Meet a great art mecca: The United States

“Villa America: American Moderns’ shows the scope and variety of American art

Katrina Wilber

In terms of the artistic hierarchy of the early 20th century, one would think that Europe ” and its meccas, London and Paris ” would claim the top spot.

After all, countless writers, painters and poets traveled overseas to study in England, France and Spain. America’s greatest performers, authors and artists took up residency throughout Europe.

Who would have thought that ” thanks to two world wars, dramatic social change and a severe economic depression ” New York would leave Paris in the dust and become the art capital of the world?

“Villa America: American Moderns, 1900-1950” gives a chronological insight to this development of modern art in America and including the works of such luminaries as Stuart Davis, Gerald Murphy and Georgia O’Keeffe.

This 85-piece exhibit is merely a fraction of the collection of American modern art owned by Myron Kunin, a Minneapolis native and lifetime trustee of the Minneapolis Institute of Arts.

“We wanted the exhibit because it’s from a fantastic collection,” said Sue Canterbury, an associate curator in the institute’s painting department. “It’s one of the most important collections that focus on the works of early American modernists.”

These artists found it vital to rebuff anything European in trends and training. O’Keeffe wouldn’t even travel abroad, let alone study in Europe.

“There was a real concern within some artistic sectors about how to create a completely American art form,” Canterbury said. “They didn’t want to be beholden to the European artists.”

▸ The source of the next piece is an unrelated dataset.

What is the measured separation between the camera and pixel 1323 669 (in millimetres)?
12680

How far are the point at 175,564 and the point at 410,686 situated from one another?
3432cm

The exhibit covers 50 years of American artistic ingenuity. Fifty years is a long time, especially in the art world. Methods and styles change quicker than you can say “Picasso.” The institute acknowledges this by dividing the exhibit into five categories: “American Moderns,” “The Artist’s Portrait,” “In the Studio,” “Return From Bohemia” and “The American Scene.”

“Otherwise, it becomes difficult to tell the story chronologically because of the many stylistic trends,” Canterbury said.

Despite the assistance of categories, it’s often difficult to see the connection within a category. Cubist-inspired paintings with disproportionate subjects are almost next door to a brightly colored painting of overlapping shapes.

Even the portraits and self-portraits showcase numerous styles. One portrait uses light, realistic hues, while another plays with sharp angles and furious blacks and grays.

“It’s a chance to show a select slice of American modern art,” Canterbury said. “It’s a dynamic collection.”